#### [Job]
Change "vaulted ceiling" to "domed ceiling" in the data from the line containing "Tell me how" down to the end, and give those lines back with nothing else altered.

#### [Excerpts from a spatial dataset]
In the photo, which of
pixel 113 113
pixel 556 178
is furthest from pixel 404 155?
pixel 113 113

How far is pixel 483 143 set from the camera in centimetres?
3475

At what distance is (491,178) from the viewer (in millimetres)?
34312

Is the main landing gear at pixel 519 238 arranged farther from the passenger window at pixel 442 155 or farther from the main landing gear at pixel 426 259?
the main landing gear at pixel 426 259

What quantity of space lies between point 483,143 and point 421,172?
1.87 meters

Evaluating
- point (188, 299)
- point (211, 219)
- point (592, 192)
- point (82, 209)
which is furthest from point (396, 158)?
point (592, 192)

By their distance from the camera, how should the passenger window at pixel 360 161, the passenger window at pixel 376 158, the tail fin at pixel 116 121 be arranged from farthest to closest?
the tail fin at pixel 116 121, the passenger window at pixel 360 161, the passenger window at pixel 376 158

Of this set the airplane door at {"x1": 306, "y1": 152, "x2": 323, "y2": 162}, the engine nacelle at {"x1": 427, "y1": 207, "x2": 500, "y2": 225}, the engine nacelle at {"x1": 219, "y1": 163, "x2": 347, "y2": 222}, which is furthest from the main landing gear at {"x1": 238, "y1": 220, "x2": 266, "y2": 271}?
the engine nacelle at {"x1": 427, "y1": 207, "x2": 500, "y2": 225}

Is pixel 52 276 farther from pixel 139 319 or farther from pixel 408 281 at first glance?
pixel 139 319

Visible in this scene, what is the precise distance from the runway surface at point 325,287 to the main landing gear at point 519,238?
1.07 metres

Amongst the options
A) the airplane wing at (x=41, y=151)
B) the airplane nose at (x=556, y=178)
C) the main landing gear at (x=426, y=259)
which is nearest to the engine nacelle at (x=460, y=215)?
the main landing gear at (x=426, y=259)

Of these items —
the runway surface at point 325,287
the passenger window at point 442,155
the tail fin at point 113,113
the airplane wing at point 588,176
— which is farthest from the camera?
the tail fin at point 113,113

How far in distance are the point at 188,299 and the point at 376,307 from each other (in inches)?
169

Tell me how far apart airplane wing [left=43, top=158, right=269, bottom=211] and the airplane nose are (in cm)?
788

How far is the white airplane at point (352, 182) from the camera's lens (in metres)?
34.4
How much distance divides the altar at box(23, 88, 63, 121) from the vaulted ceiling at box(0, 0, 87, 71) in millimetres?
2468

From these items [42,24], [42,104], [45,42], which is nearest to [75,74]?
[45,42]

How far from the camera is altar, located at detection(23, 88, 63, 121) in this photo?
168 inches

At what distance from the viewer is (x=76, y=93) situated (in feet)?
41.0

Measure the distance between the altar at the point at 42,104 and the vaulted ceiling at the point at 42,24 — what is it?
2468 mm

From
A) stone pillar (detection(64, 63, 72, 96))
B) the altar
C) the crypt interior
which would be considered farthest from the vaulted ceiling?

#### [Output]
Tell me how far apart airplane wing [left=43, top=158, right=269, bottom=211] and the airplane nose are (in cm)?
788

How far is the white airplane at point (352, 182) from the camera's lens (in metres)?
34.4
How much distance divides the altar at box(23, 88, 63, 121) from the domed ceiling at box(0, 0, 87, 71) in millimetres?
2468

From these items [42,24], [42,104], [45,42], which is nearest to [75,74]?
[45,42]

How far from the camera is altar, located at detection(23, 88, 63, 121) in this photo?
168 inches

At what distance from the viewer is (x=76, y=93) situated (in feet)?
41.0

Measure the distance between the altar at the point at 42,104 and the domed ceiling at the point at 42,24 — what is it?
2468 mm

From
A) stone pillar (detection(64, 63, 72, 96))
B) the altar
C) the crypt interior
which would be considered farthest from the domed ceiling?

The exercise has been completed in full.